Christian Vincent voulait tout d'abord, avec son producteur Matthieu Tarot, retrouver Fabrice Luchini 25 ans après La Discrète pour un nouveau projet de cinéma. C'est de cette manière que les deux hommes (dont le second est passionné par le monde judiciaire) ont imaginé l'acteur dans le rôle d'un président de cour d’assises.
Dévoilé à la 72e Mostra de Venise, L'Hermine a séduit le jury d'Alfonso Cuaron qui lui a décerné deux prix, celui du meilleur scénario ainsi qu'un prix d'interprétation pour Fabrice Luchini. Le comédien n'avait pas décroché de statuette depuis son César du meilleur acteur dans un second rôle pour Tout ça... pour ça en 1994.

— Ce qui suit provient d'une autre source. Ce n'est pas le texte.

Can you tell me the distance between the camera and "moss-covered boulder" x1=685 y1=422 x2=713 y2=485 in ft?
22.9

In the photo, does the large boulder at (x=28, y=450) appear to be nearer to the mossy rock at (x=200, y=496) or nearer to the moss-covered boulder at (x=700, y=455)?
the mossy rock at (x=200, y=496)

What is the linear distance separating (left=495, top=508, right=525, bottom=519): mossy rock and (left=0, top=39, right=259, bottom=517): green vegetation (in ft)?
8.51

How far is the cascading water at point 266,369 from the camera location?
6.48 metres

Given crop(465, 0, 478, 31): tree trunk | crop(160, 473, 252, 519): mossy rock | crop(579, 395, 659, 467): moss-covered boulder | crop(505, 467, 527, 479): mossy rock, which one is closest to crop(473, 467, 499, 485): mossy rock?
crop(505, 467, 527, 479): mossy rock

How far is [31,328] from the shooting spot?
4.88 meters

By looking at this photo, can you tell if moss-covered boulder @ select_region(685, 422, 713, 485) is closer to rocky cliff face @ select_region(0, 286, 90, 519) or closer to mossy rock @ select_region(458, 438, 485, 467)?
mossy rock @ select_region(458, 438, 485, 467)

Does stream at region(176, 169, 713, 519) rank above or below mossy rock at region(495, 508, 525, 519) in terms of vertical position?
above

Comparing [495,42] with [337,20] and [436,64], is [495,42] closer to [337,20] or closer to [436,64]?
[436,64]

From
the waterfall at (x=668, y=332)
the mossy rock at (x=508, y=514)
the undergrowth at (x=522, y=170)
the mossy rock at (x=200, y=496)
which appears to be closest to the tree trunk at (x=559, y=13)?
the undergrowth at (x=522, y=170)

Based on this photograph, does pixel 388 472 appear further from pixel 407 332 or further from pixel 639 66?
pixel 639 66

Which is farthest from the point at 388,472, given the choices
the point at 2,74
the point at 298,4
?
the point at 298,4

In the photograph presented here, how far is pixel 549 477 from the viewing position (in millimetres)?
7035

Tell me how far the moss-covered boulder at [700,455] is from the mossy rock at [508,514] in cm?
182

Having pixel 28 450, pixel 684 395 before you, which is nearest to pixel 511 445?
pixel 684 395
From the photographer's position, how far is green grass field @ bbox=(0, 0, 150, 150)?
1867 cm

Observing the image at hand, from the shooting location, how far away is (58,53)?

Avec L'Hermine, Christian Vincent retrouve Fabrice Luchini après Il ne faut jurer de rien (1984) et La Discrète (1990). Le metteur en scène se souvient comment se sont déroulées ces retrouvailles : "Fabrice savait que j’écrivais en pensant à lui. Une fois que Matthieu Tarot et moi avons estimé qu’on pouvait lui faire lire quelque chose, j’ai pris rendez-vous avec lui. Je me suis rendu dans son appartement du XVIII arrondissement de Paris. J’ai fait la connaissance de Shiba, sa petite chienne de 2 ans. Nous avons bu un café dans sa cuisine. Je me souviens que la discussion a tourné autour du marché de l’immobilier, des taux de crédit en vigueur et du quartier dans lequel il vit et qu’il n’a jamais quitté. Avant de partir, je lui ai remis le scénario de L'Hermine. Le lendemain, il appelait en disant qu’il faisait le film."
Contrairement à son producteur, Christian Vincent ne s'y connaissait pas en matière d'univers judiciaire. Il a donc dû se documenter et assister à des procès d’assises. C'est à ce moment-là qu'il a remarqué à quel point une salle d'audience s'apparente à un théâtre, avec son public, ses acteurs, sa dramaturgie et ses coulisses.
Christian Vincent a commencé l'écriture du scénario en se rendant au tribunal de Bobigny pour assister à un procès où quatre jeunes hommes étaient accusés de viol en réunion dans un local poubelle. Le metteur en scène se souvient :
"Malgré le huis clos, avec l’accord des parties, j’ai pu assister au procès « côté cour », comme n’importe quel élève magistrat. A chaque suspension de séance, j’accompagnais le Président, ses deux juges assesseurs, sa greffière et les neuf jurés dans ce que l’on peut appeler les coulisses. J’ai vu les jurés poser des questions aux magistrats, faire connaissance les uns avec les autres, parler entre eux de ce qu’ils avaient entendu. J’ai vu des magistrats attentifs à leurs demandes, répondant à chacune de leurs questions, tout cela pendant cinq jours… Et puis j’ai immédiatement renouvelé l’expérience, à la cour d’assises de Paris cette fois-ci. Un jeune homme était accusé d’avoir égorgé son amant. A partir de là, je pouvais commencer à écrire. J’avais les éléments qui me permettaient de le faire. Pour que le film soit juste, il fallait que la partie documentaire le soit."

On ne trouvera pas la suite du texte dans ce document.